Si zen que cela, le candidat qui promet «une campagne joyeuse» ? Plus tôt dans l'après-midi, Juppé s'est agacé des questions des journalistes, trop insistants, selon lui, sur ce sujet de l'identité que sarkozy a érigé en «premier combat». «Il y a d'autres sujets», peste Juppé, citant notamment le chômage.

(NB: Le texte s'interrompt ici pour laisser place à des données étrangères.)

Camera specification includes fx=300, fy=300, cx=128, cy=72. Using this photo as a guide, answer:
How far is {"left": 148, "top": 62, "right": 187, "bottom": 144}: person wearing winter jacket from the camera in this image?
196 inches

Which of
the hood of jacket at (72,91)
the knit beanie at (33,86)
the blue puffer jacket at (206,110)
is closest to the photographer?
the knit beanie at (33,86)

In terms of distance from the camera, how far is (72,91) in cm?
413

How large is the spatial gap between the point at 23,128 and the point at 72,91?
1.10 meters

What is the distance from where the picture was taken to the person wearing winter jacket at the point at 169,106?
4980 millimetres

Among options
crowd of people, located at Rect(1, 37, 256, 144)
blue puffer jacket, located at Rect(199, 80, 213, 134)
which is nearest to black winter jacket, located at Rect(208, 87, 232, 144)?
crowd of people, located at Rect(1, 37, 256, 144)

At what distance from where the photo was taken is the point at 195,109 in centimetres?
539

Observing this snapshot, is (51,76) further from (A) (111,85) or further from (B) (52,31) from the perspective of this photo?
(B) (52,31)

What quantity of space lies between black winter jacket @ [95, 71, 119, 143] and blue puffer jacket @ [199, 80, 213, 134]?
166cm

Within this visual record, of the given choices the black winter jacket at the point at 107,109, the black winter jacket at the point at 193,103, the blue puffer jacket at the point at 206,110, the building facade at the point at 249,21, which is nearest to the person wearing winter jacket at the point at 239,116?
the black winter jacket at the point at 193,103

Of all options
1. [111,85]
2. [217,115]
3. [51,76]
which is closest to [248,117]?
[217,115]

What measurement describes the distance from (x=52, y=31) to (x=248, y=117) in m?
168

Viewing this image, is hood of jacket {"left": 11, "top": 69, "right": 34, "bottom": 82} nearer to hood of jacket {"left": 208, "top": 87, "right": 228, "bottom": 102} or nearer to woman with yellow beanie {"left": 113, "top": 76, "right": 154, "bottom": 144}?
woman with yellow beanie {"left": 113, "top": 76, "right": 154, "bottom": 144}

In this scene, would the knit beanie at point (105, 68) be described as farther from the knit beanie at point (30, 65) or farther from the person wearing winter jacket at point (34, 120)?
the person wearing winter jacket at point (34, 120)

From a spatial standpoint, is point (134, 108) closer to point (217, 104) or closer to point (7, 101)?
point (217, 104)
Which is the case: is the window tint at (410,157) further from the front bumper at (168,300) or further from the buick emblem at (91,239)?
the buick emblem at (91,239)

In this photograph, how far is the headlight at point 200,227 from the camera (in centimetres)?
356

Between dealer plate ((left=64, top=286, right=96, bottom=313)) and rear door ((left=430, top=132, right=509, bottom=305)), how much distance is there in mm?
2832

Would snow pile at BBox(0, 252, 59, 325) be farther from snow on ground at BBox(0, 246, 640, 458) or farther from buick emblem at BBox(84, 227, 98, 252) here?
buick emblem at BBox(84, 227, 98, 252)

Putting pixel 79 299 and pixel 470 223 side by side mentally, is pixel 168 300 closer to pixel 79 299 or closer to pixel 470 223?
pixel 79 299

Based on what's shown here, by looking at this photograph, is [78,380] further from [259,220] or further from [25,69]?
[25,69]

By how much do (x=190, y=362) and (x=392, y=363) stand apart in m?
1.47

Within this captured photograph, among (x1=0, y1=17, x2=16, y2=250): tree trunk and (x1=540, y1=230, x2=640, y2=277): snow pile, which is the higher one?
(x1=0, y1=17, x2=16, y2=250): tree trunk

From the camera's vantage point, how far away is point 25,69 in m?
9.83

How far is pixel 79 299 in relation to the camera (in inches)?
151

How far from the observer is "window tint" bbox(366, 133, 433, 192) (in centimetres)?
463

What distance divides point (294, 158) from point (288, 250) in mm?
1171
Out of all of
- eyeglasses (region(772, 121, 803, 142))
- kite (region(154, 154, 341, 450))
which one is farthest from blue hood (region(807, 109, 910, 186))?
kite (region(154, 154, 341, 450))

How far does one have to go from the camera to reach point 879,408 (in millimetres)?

Il s'est même franchement rebiffé lorsqu'il a été interrogé sur l'attaque de Nicolas Sarkozy, qui la veille, avait dénoncé, sans nommer Juppé, «les accommodements prétendument raisonnables avec les extrémistes». «Il a cru qu'on l'attaquait sur son attachement à la laïcité», explique après coup son équipe.
Si la formule doit rester en fil rouge de sa campagne, le meeting de Strasbourg venait clôturer cette séquence de l'identité heureuse, avant d'explorer de nouveaux thèmes dans les jours à venir, comme celui de l'enseignement supérieur lors d'une visite à la fac de Cergy prévue lundi prochain. «L'avantage, avec Sarkozy qui ne parle que de l'islam, c'est qu'il nous reste un terrain de jeux assez énorme», ironise un proche.